Aangeleverde tekst —
──────────

Het ongunstige klimaat werd de zegen. In het krantenverslag van ‘La Métropole’ over mijn toespraak bij de opening van het tweede werkjaar staat ‘il a parlé de Wies Moens... où aboutira-t-il?’.
In 1949 was het honderd jaar geleden, dat te Gent het eerste Nederlands Kongres plaats vond. Het Erasmusgenootschap richtte zijn eerste Nederlandse Kultuurdagen in zonder deelnemers uit Noord-Nederland. Van officiële zijde werd in de Aula van de Rijksuniversiteit een academische zitting gehouden, ter herdenking van het Eerste Kongres. Daar waren aanwezig de hoogste gezagdragers van het land. - Jef Goossenaerts wilde de traditie van onze Kongressen herstellen. Eind augustus begroette hij de Kongressisten, onder wie zes Noord-Nederlanders, en opende het 33ste Kongres.
Aan het slot van de tweede Nederlandse Kultuurdagen te Gent in 1950, komt de Noord-nederlandse dichter Frans Babylon op het podium om namens de Noord-nederlandse deelnemers te danken. Ondertussen hebben een vrij belangrijke groep oud-leden van het Diets Jeugdverbond en oud-studenten van de universiteiten van Gent en Leuven met elkaar contact gekregen. Zij willen een Nederlands verbond van werkgemeenschappen tot stand brengen, kernen van jonge mensen, die zich aaneensluiten om zich samen te bezinnen over de vraagstukken, die voor het Nederlands volk van wezenlijk belang zijn en om samen te streven naar een levenshouding op christelijke en Nederlandse basis. De meest actieven onder hen zijn Dr. jur. Remi Pirijns, Dr. jur. Robert Soetaert, Mr. Piet Blomme en Wim Grauls. Reeds tijdens de eerste grote bijeenkomst zijn contactafspraken gemaakt met het Erasmusgenootschap, dat hèt Nederlands Verbond van werkgemeenschappen wordt.
Hier komt weer eens klaar tot uiting hoe steeds opnieuw het open karakter en de wil tot samenbundeling van alle gezonde krachten dicterend hebben gewerkt.
Het Erasmusgenootschap heeft het grote Vlaamse publiek bereikt. Voor de daarop volgende bijeenkomsten zijn de zalen vaak te klein en de vierde Nederlandse Kultuurdagen brengen 500 kongressisten naar Gent.
Uit Antwerpen, Brabant, Oost- en West-Vlaanderen komen de voorstellen binnen tot het oprichten van werkgemeenschappen. De tegenkanting komt tot op de kansel, vegeterende kulturele werken schermen met eerstgeboorterecht, maar het Erasmusgenootschap komt er, te Kortrijk, Tielt, Brugge, Handzame, Kortemark, Landegem, Aalter, Gentbrugge, Deinze, Lokeren, Brugge, Aalst, Eeklo, Maldegem, Dendermonde, Antwerpen, Mechelen, Brussel, Leuven. Andere plaatselijke en regionale verenigingen en ook jeugdgroepen zoeken bestendige samenwerking.

──────────

Gegeven materiaal —
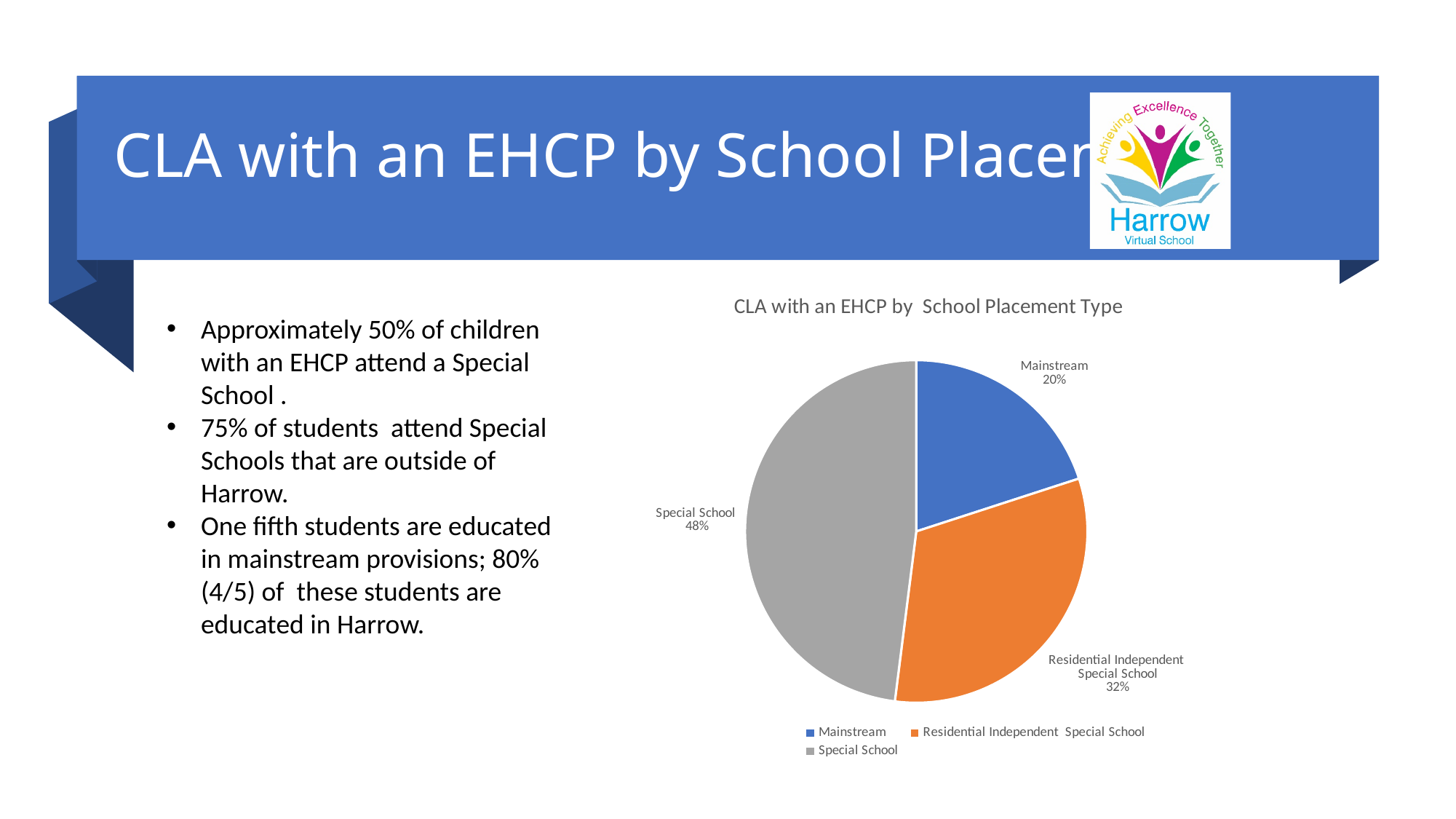
What is the title of the chart? CLA with an EHCP by School Placement Type What percentage of the pie is Mainstream? 20% What percentage of the pie is Special School? 48% What colour is the Special School slice? Grey Which placement type has the smallest share of the pie? Mainstream How many entries does the legend list? 3 What percentage of the pie is Residential Independent Special School? 32% Which placement type has the largest share of the pie? Special School What type of chart is shown on the slide? Pie chart What is the difference in percentage points between Special School and Mainstream? 28 Which is larger, the share for Residential Independent Special School or the share for Mainstream? Residential Independent Special School How many slices does the pie chart have? 3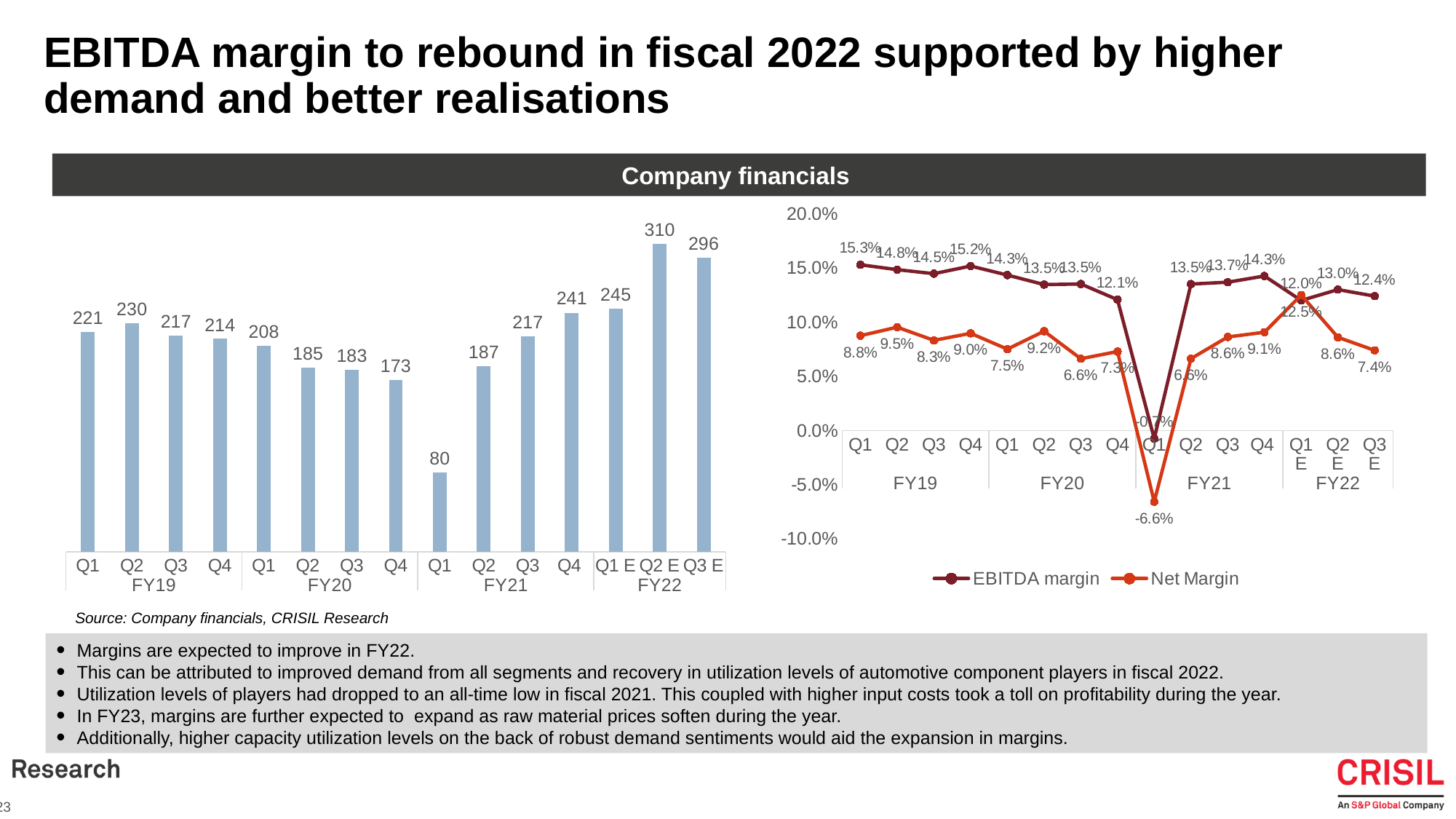
In the line chart on the right, what is the difference between the EBITDA margin and the Net Margin in Q3 of FY22 E? 5.0% In the line chart on the right, what is the Net Margin for Q1 of FY21? -6.6% In the bar chart on the left, how many bars are plotted? 15 In the bar chart on the left, what is the difference between Q4 FY21 and Q1 FY21? 161 In the line chart on the right, how many series does the legend list? 2 What type of chart is shown on the left side of the slide? Bar chart In the bar chart on the left, what is the value for Q1 of FY21? 80 In the bar chart on the left, which quarter has the highest value? Q2 E FY22 In the bar chart on the left, which quarter has the lowest value? Q1 FY21 In the bar chart on the left, which is larger: Q1 FY19 or Q1 FY20? Q1 FY19 In the line chart on the right, what is the EBITDA margin for Q1 of FY19? 15.3% In the bar chart on the left, what is the value for Q2 of FY22 E? 310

──────────

Opdracht — Geef het stuk uit de tekst over het Erasmusgenootschap woordelijk weer, tussen "Het ongunstige klimaat" en "het 33ste Kongres.", beide inbegrepen.

Antwoord —
Het ongunstige klimaat werd de zegen. In het krantenverslag van ‘La Métropole’ over mijn toespraak bij de opening van het tweede werkjaar staat ‘il a parlé de Wies Moens... où aboutira-t-il?’.
In 1949 was het honderd jaar geleden, dat te Gent het eerste Nederlands Kongres plaats vond. Het Erasmusgenootschap richtte zijn eerste Nederlandse Kultuurdagen in zonder deelnemers uit Noord-Nederland. Van officiële zijde werd in de Aula van de Rijksuniversiteit een academische zitting gehouden, ter herdenking van het Eerste Kongres. Daar waren aanwezig de hoogste gezagdragers van het land. - Jef Goossenaerts wilde de traditie van onze Kongressen herstellen. Eind augustus begroette hij de Kongressisten, onder wie zes Noord-Nederlanders, en opende het 33ste Kongres.